- **MISE EN PRATIQUE**:
a) Indiquez si chacun des énoncés suivants concorde avec le texte sur le RQIIAC, en répondant par oui ou par non et en citant à l'identique les mots du texte qui tranchent. (i) Le regroupement a été mis sur pied il y a environ vingt ans. (ii) Selon le texte, c'est avant tout le nom de l'association qu'il faudrait changer. (iii) Dans les années 80, on trouvait localement de nombreux autres professionnels de l'organisation communautaire.
b) Poursuivez le texte sur le RQIIAC à partir de sa dernière phrase.

- **EXTRAIT DU DOCUMENT**:
L’obligation qu’a le RQIIAC de changer son nom pour le rendre conforme à la nouvelle situation des CLSC, maintenant partie des CSSS, a soulevé ce qui s’approche le plus d’une discussion sur la liste de courriel du même nom : 3 ou 4 répliques, dont certaines ne manquent pas d’humour… noir. Mais, à mon humble avis, je crois que le débat passe à côté de la question principale : c’est moins le nom qu’il faudrait changer que la base de l’association. C’est à dire est-ce que le membership du RQIIAC doit encore se limiter aux praticiens de l’organisation communautaire qui travaillent en CLSC ?
Quand ce regroupement fut mis sur pied, il y aura cette année 20 ans, il s’agissait de créer un espace de discussion et de partage sur des pratiques professionnelles de développement des communautés. Des pratiques qui étaient isolées, méconnues. La réflexion sur ces pratiques était si limitée que plusieurs praticiens doutaient eux-même qu’on puisse vraiment faire de l’organisation communautaire en contexte institutionnel.
Pourquoi alors l’initiative d’un tel regroupement vient-elle des intervenants en CLSC, et non du milieu où les « vraies » pratiques se… pratiquent ? Probablement parce que le cadre institutionnel permettait, imposait une distinction plus nette entre les pratiques et les « causes » qu’elles défendaient. C’était d’ailleurs un constat fait assez fréquemment dans ces années que de tous les intervenants communautaires actifs dans les groupes locaux, peu d’entre eux avaient le temps de se préoccuper des enjeux du développent local plus global, trop pris qu’ils étaient à fonder ou défendre leurs secteurs et réseaux sectoriels. Localement, dans les années 80, il y avait peu d’autres professionnels de l’organisation communautaire, professionnels dans le sens général d’une personne qui possède une formation suffisamment générique pour lui permettre de travailler, soutenir différentes facettes du développement des communautés.

- **DONNÉES FOURNIES**:
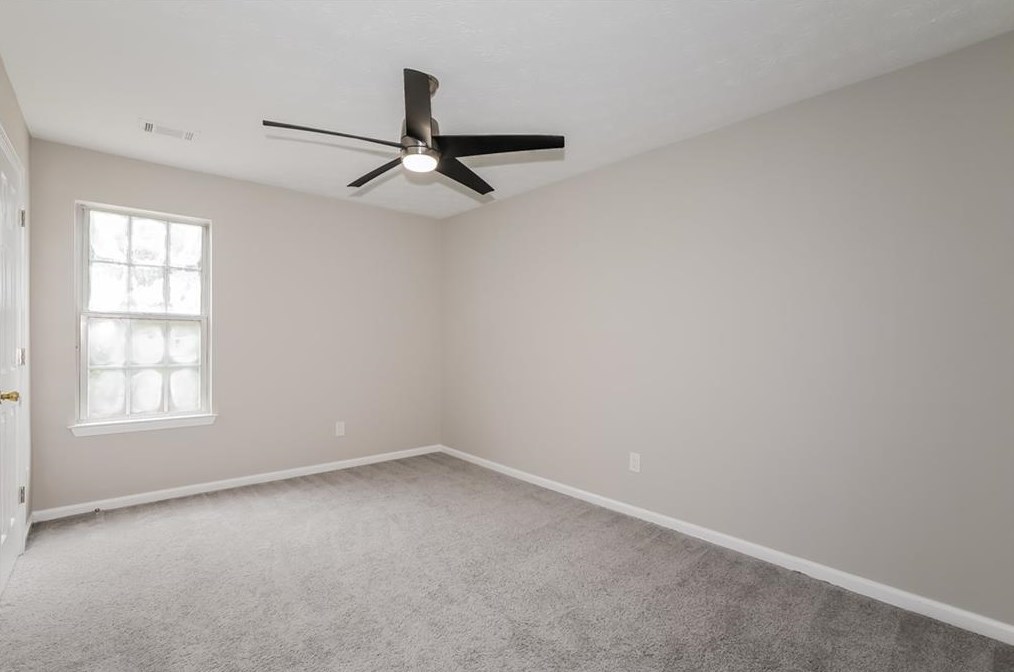 1425 Heatherton Rd, Dacula GA  30019-6681 exterior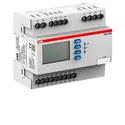 CM-UFD.M22 1SVR560730R3400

- **RÉPONSES PAR CONSIGNE**:
a)
(i) Oui : « il y aura cette année 20 ans ».
(ii) Non : « c’est moins le nom qu’il faudrait changer que la base de l’association ».
(iii) Non : « Localement, dans les années 80, il y avait peu d’autres professionnels de l’organisation communautaire ».

b)
À l’époque, le fait de limiter le champ du RQIIAC aux intervenants des CLSC permettra d’éviter que ce petit groupe se retrouve dans l’obligation de donner une direction aux mouvements communautaires qu’il accompagnait. Ce qui fut une bonne chose car nous n’avions ni les moyens ni l’ambition de devenir un parti politique. Depuis ce temps les différentes composantes du mouvement communautaire se sont affirmées, structurées et possèdent plus de capacité d’encadrement sectoriel et stratégique que nous pourrions leur offrir.
Par ailleurs depuis 20 ans se sont aussi développées différentes structures de soutien au développement local et communautaire qui viennent, sinon concurrencer, compléter l’offre locale en matière d’organisation communautaire : CLD, CDEC, CDC… De plus, des offices municipaux d’habitation, des municipalités et même certaines fondations privées se sont dotés de services d’organisation communautaire. Les CLSC (ou CSSS) ne sont plus les seules structures institutionnelles à avoir dans leur mission de soutenir ou d’accompagner des processus de développement communautaire.
Limiter, dans ce contexte, les bases du Regroupement aux intervenants en provenance d’une seule structure institutionnelle contribue à affaiblir la crédibilité de cette association tout en continuant de miner, peu à peu, sa capacité de remplir sa principale mission : soutenir le développement professionnel de pratiques sociales complexes. Ouvrir, au contraire, l’association à des professionnels du développement social et de l’organisation communautaire en provenance d’autres structures permettrait de remettre au coeur des débats la raison d’être du regroupement : les pratiques, et remettrait à sa juste place, secondaire, la question des « settings », du cadre institutionnel de ces pratiques.
Les pratiques d’organisation communautaire et de soutien au développement des communautés ne sont pas nées avec les CLSC. Les débats entourant l’évolution de la structure CLSC ou encore suivant les décisions de certaines directions locales de retirer ou d’abolir certains postes d’organisation communautaire ont toujours été présents au sein du Regroupement. Un observateur un tant soit peu extérieur reconnaîtrait que ces débats de structures ont pris beaucoup de place ces dernières années. Beaucoup trop sans doute. Imaginons un instant une association de professionnels du développement communautaire dont la base serait plus large et inclusive : non seulement le fait de discuter avec des praticiens en provenance de divers horizons obligerait de se recentrer sur la question des intérêts des communautés mais cette association gagnerait sans doute en crédibilité lorsqu’elle se prononcerait sur l’évolution de certaines structures ou réseaux institutionnels porteurs de mission communautaire.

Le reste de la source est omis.